J. Robert Oppenheimer Facts

J. Robert Oppenheimer Facts
Julius Robert Oppenheimer (April 22, 1904 to February 18, 1967) was an American theoretical physicist and professor of physics at the University of California, Berkeley. He is among the persons who are often called the "father of the atomic bomb" for their role in the Manhattan Project. When the first atomic bomb was detonated on July 16, 1945 Oppenheimer remarked later that it brought to mind "Now I am become Death, the destroyer of worlds."
Interesting J. Robert Oppenheimer Facts:
Oppenheimer was born in New York City and was the eldest son of a wealthy Jewish textile importer.
His father, Julius Oppenheimer, was a member of the Ethical Culture Society and Robert was educated at the Ethical Cultural School in New York where he studied Greek, Latin, French and German and discovered that he had a gift for foreign languages.
In 1925 he graduated from Harvard summa cum laude with a degree in chemistry and was admitted to Phi Beta Kappa Honor Society.
He studied theoretical physics at Cambridge University for one year and left in 1926 for the University of Gottingen.
Oppenheimer made friends with many important physicists which he was in Gottingen, including Enrico Fermi, Edward Teller and Maria Goeppert.
In March 1927 he received his PhD.
His most famous paper was co-authored by Max Born and explained the separation of nuclear motion from electric motion in the mathematical treatment of molecules.
This calculation is now known as the Born-Oppenheimer approximation.
In September 1927 he was awarded a United States National Research Council fellowship to the California Institute of Technology.

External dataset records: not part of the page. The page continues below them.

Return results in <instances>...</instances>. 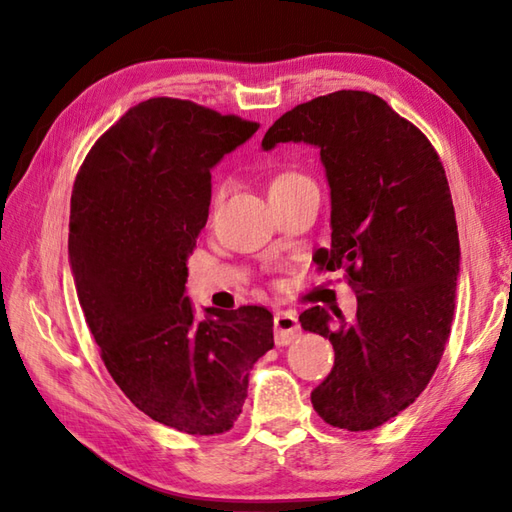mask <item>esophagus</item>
Listing matches in <instances>:
<instances>
[{"mask_svg": "<svg viewBox=\"0 0 512 512\" xmlns=\"http://www.w3.org/2000/svg\"><path fill=\"white\" fill-rule=\"evenodd\" d=\"M301 334L299 328V319L295 317L292 312H277L275 314V343L281 345H288L297 339Z\"/></svg>", "mask_w": 512, "mask_h": 512, "instance_id": "esophagus-1", "label": "esophagus"}]
</instances>
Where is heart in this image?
<instances>
[{
  "mask_svg": "<svg viewBox=\"0 0 512 512\" xmlns=\"http://www.w3.org/2000/svg\"><path fill=\"white\" fill-rule=\"evenodd\" d=\"M303 176H297V173H281V176H277L275 180H273V184H270V189H275V187H284V184H290V182H295V180H301ZM224 191H226V184H217L215 187V191H213V202H217L224 195Z\"/></svg>",
  "mask_w": 512,
  "mask_h": 512,
  "instance_id": "b5f03b06",
  "label": "heart"
}]
</instances>
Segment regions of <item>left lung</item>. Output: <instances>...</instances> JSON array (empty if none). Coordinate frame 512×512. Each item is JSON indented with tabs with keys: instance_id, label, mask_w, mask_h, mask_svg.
I'll list each match as a JSON object with an SVG mask.
<instances>
[{
	"instance_id": "obj_1",
	"label": "left lung",
	"mask_w": 512,
	"mask_h": 512,
	"mask_svg": "<svg viewBox=\"0 0 512 512\" xmlns=\"http://www.w3.org/2000/svg\"><path fill=\"white\" fill-rule=\"evenodd\" d=\"M321 149L330 184V248L321 270H343L356 292L345 319L321 306L301 328L330 339L334 367L312 391L332 427L369 431L416 400L447 345L460 239L447 173L429 138L376 94L341 90L277 118L262 147Z\"/></svg>"
}]
</instances>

In 1929 he accepted an associate professorship at the University of California, Berkeley.
Oppenheimer made important contributions to many fields of physics.

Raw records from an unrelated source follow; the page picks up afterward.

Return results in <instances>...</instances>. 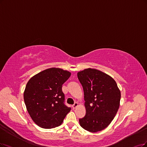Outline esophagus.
I'll return each instance as SVG.
<instances>
[{
	"label": "esophagus",
	"instance_id": "esophagus-1",
	"mask_svg": "<svg viewBox=\"0 0 147 147\" xmlns=\"http://www.w3.org/2000/svg\"><path fill=\"white\" fill-rule=\"evenodd\" d=\"M78 106V102H75L74 104L72 105V107H73V109H74V108H76Z\"/></svg>",
	"mask_w": 147,
	"mask_h": 147
}]
</instances>
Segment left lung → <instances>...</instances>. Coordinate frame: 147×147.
Segmentation results:
<instances>
[{
	"mask_svg": "<svg viewBox=\"0 0 147 147\" xmlns=\"http://www.w3.org/2000/svg\"><path fill=\"white\" fill-rule=\"evenodd\" d=\"M84 92L86 115L80 126L91 133L107 128L115 117L120 104L121 91L116 81L99 70L87 68L78 73Z\"/></svg>",
	"mask_w": 147,
	"mask_h": 147,
	"instance_id": "8db88e82",
	"label": "left lung"
}]
</instances>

In 1930 he wrote a paper predicting the existence of the positron and in 1936 Carl David Anderson received a Nobel Prize for its discovery.
In 1931 he co-wrote a paper on the "Relativistic Theory of the Photoelectric Effect" which challenged the idea that two of the energy levels of hydrogen are the same.

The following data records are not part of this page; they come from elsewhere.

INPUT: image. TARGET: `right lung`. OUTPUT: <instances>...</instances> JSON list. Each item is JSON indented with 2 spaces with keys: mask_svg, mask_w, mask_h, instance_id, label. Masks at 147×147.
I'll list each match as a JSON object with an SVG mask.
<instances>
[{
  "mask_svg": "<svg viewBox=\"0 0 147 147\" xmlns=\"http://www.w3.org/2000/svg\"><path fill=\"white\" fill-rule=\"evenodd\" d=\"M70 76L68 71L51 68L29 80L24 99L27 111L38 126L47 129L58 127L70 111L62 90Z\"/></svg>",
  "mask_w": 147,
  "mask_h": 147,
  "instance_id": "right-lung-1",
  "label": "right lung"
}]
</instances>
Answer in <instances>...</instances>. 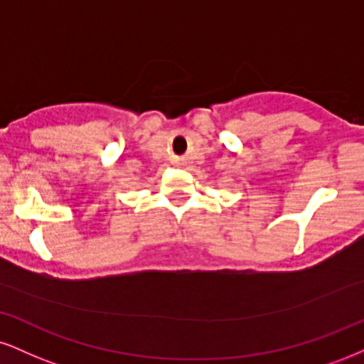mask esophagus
<instances>
[{"instance_id":"esophagus-1","label":"esophagus","mask_w":364,"mask_h":364,"mask_svg":"<svg viewBox=\"0 0 364 364\" xmlns=\"http://www.w3.org/2000/svg\"><path fill=\"white\" fill-rule=\"evenodd\" d=\"M178 164H179V163H178Z\"/></svg>"}]
</instances>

In 1939 he and his student, Hartland Snyder, predicted the existence of black holes.
President Franklin Roosevelt established the Manhattan Project in 1941 and Oppenheimer was appointed its director in 1942.
He set up the research station at Los Alamos, New Mexico and the first atomic bomb test occurred on July 16, 1945 and in August two bombs were dropped on Japan.
After the war he was the chief advisor to the U.S. Atomic Energy Commission.
He became an outspoken opponent of nuclear proliferation and the arms race of the Cold War.
His opposition to the development of the hydrogen bomb led to his loss of his security clearance in 1954 which effectively barred him from further nuclear research.